Another damning question in neuroscience. In vitro studies tend to support a
neurotoxic potential for cannabinoids but in vivo the picture is very
different. If the neurotoxicity purported from the in vitro studies were
real and substantial, and given the Cheech and Chong habits of some
potheads, then long term heavy M users should have brains like dried
cabbages. However, contined exposure quickly internalises CB 1 and 2
receptors, hence the relatively high tolerance that can quickly develop upon
chronic exposure. Various longitudinal studies demonstrate limited if any
cognitive impairment (though immunological impairment is noted - however
questionable is this actually results in reduced immunological efficacy) and
imaging studies on humans do not demonstrate tissue pathology.
One report last year claimed that a major problem with in vitro studies is
that the cultures are typically exposed to much higher oxygen concentrations
than occurs physiologically.
The culture medium could be an important factor.
Another matter to consider is that cannabinoids are highly lipid soluble, so
what is deemed to be a physiologically relevant level of exposure may be
incorrect because in the body most cannabinoids could be absorbed by lipid
tissues rather than activating CB 1 and or 2 receptors.
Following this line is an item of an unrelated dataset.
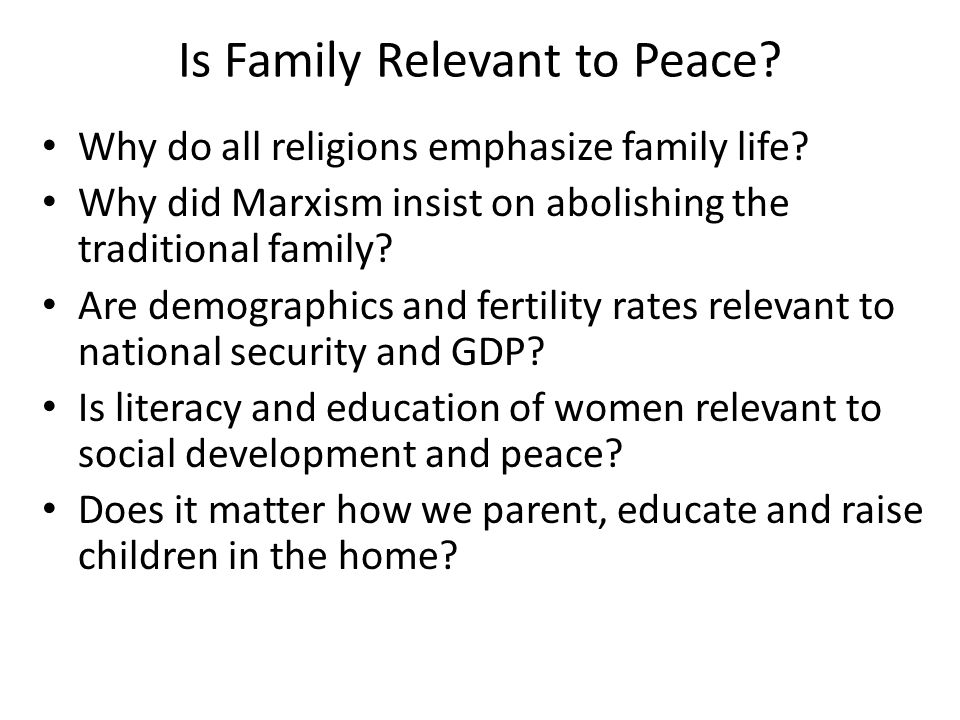 Is Family Relevant to Peace. Why do all religions emphasize family life.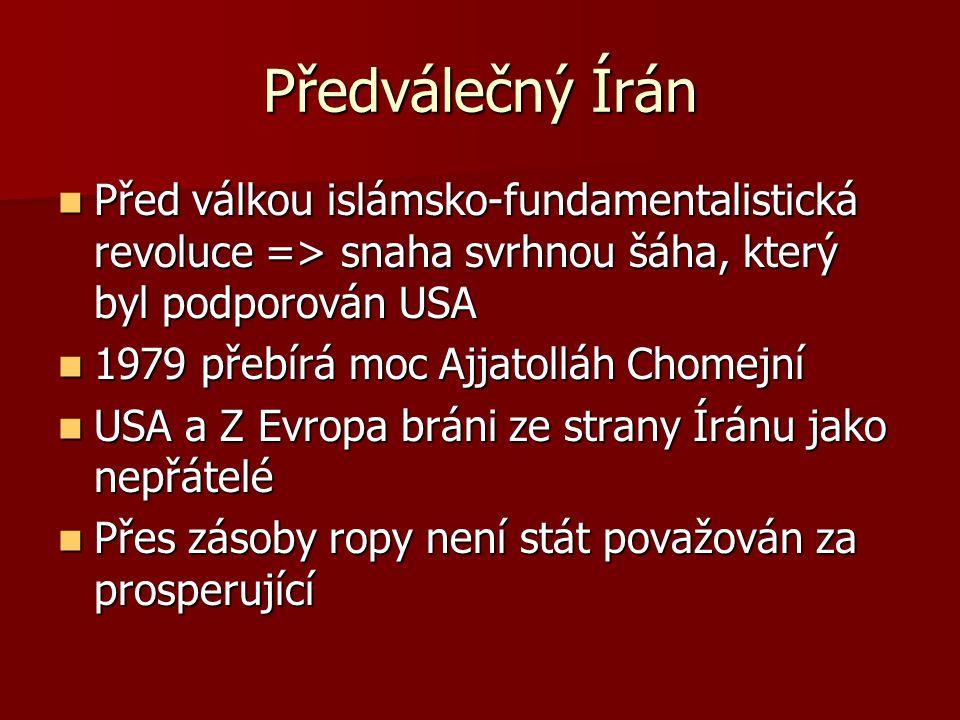 Předválečný Írán Před válkou islámsko-fundamentalistická revoluce => snaha svrhnou šáha, který byl podporován USA Před válkou islámsko-fundamentalistická revoluce => snaha svrhnou šáha, který byl podporován USA 1979 přebírá moc Ajjatolláh Chomejní 1979 přebírá moc Ajjatolláh Chomejní USA a Z Evropa bráni ze strany Íránu jako nepřátelé USA a Z Evropa bráni ze strany Íránu jako nepřátelé Přes zásoby ropy není stát považován za prosperující Přes zásoby ropy není stát považován za prosperující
This level of lipid
solubility is such that some have suggested, and I think this has been
experimentally demonstrated, that cannabinoids directly impact on second
messengers independently of CB 1 or 2 occupation. In this regard I recall
one study which stated that CB occupation can be relatively low to generate
a psychoactive effect, circa 8-10% of total receptors. So it may be
interesting to measure CB occupation in the culture and slice studies.
Another approach may be to look at PLA 2 and PKC activation under these
conditions, I suspect it may be much higher than occurs physiologically. As
PGE 2 increases vasodilation excess oxygen exposure may become an issue. I'd
be interested to see what levels of PAF occur under the experimental
conditions re slice and brain studies as PAF is usually neurotoxic.
Another approach may be to look at other compounds and their effects
relative to the various experimental paradigms.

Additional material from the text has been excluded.